Los poetas y los cantores tienen el don de llegar al núcleo de la realidad, a esa región donde el mero discurso puede resultar superfluo; es decir, a ese territorio inhóspito en el que, si se pretende decirlo todo, se termina por no decir nada.

Topamos con los límites y las posibilidades del lenguaje. Existe algo así como la “sacramentalidad” del lenguaje: Las palabras hacen presente, a veces, aquello que las excede. Estos días he podido leer algunas páginas de Newman, todas excelsas. Sobre la sacramentalidad de la Iglesia, sobre el vínculo, en ella, entre lo visible y lo invisible. Newman es Newman, ya antes de la “Lumen gentium”.

En uno de sus Sermones Parroquiales, “La celebración diaria del culto”, pronunciado el 2 de noviembre de 1834, el anglicano J.H. Newman, escribe cosas que, leídas hoy, muestran su actualidad, su validez más allá de lo que diga el último o el próximo sínodo (o equivalente, yendo de más a menos).

Para él, como anglicano, el culto no debería reducirse al domingo. No se trata de si solo en el domingo es obligatorio asistir al culto. Eso sería limitarse a un único aspecto relevante. La oración, y el culto, no es ante todo, aunque también lo sea, un precepto, sino un privilegio: “Yo no me dedico a decirle a la gente que tiene la obligación de venir a la Iglesia; yo anuncio la buena nueva de que pueden hacerlo” (Sermones Parroquiales 3, Encuentro, Madrid 2009, 284).

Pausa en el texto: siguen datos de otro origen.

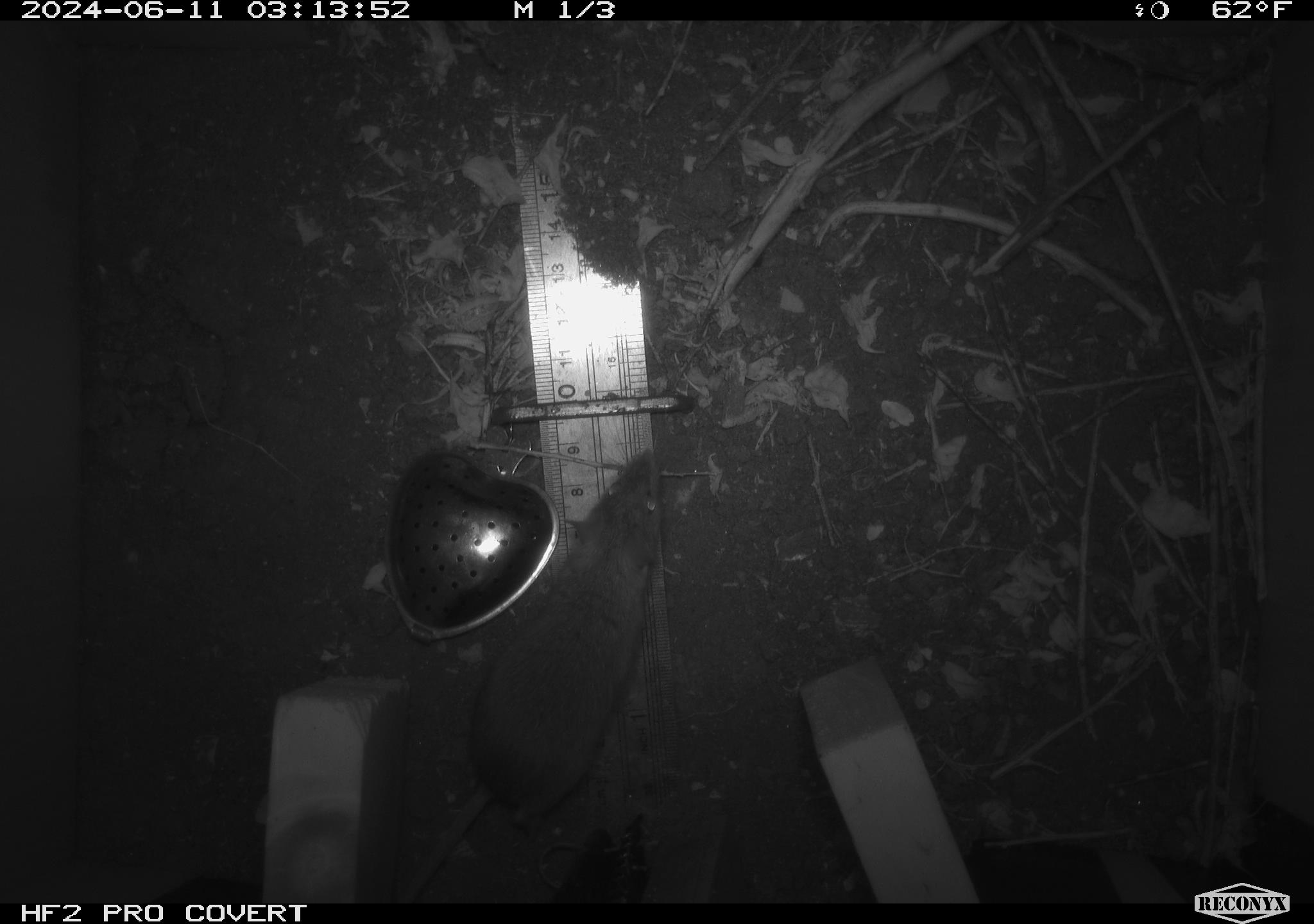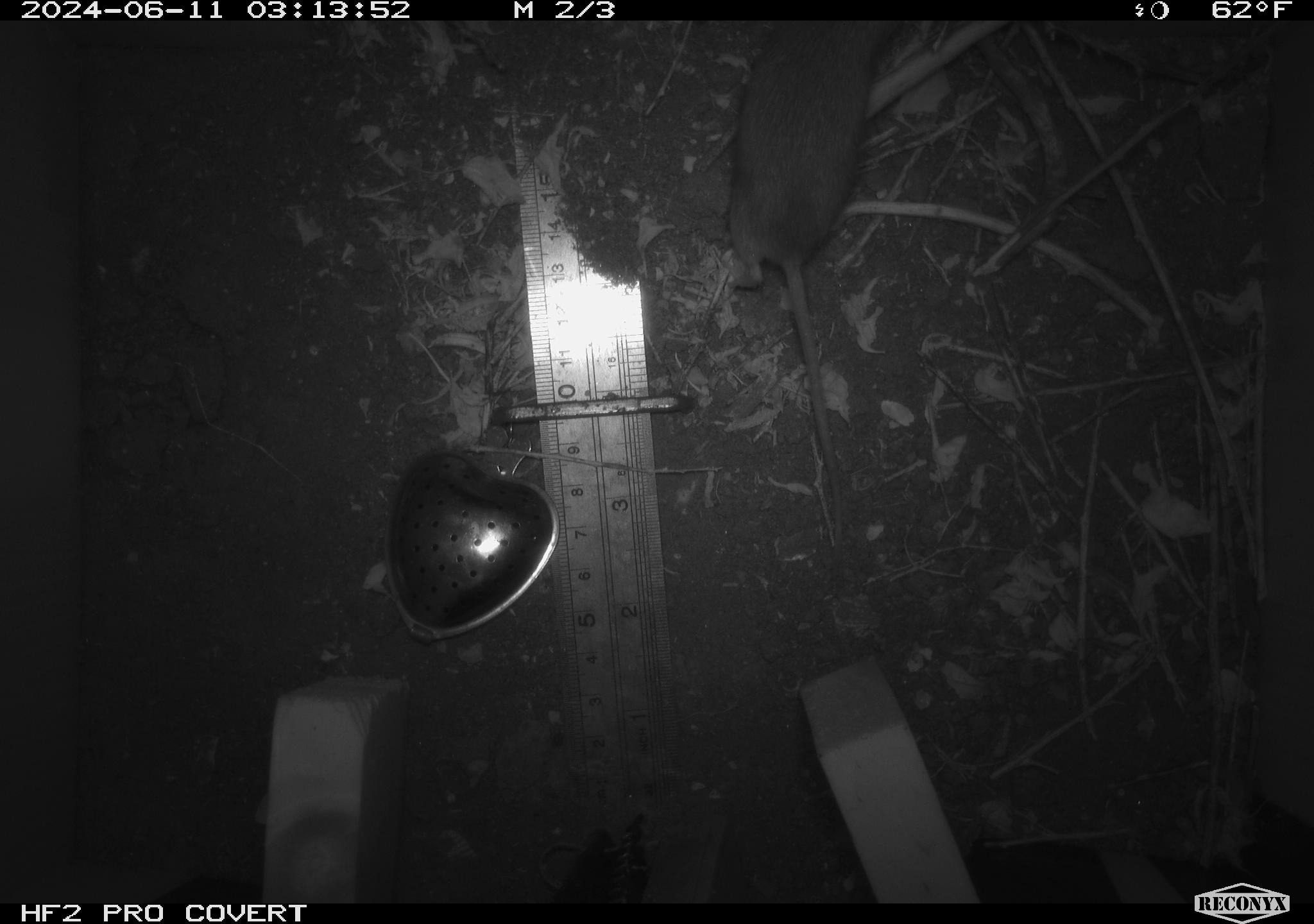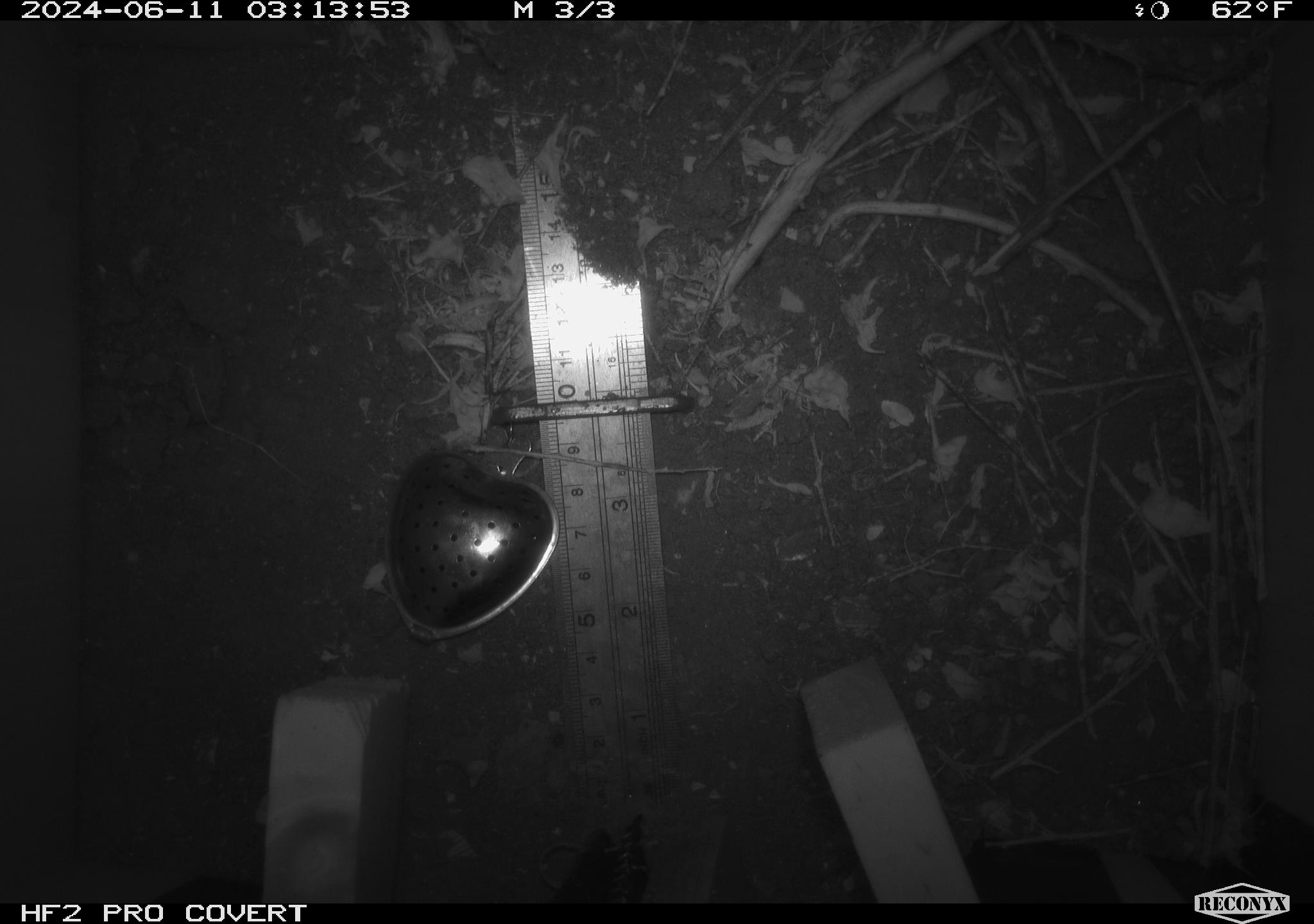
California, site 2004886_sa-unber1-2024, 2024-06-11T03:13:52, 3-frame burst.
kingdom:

Ahora, en estos días, en los que estamos todos dispensados del precepto dominical, podremos apreciar esa dimensión: El culto es, sobre todo, un privilegio. Los antiguos cristianos, añade Newman, “encontraban una especie de placer en la oración que nosotros no tenemos”. Y debería preocuparnos que lo que era un gozo se haya convertido, tantas veces, en un sentimiento de tedio.

No se trata de obligar – un culto en los días de la semana, un culto en estos días de dispensa universal no obliga - : “Si no puedes venir, es algo importante lo que te pierdes”. Podremos estar o no en el culto durante estos días – muchos, la mayoría, no podrán estar - por razones de salud pública, de sentido común. Pero muchos, en los días en los que podrían estar, tampoco estaban.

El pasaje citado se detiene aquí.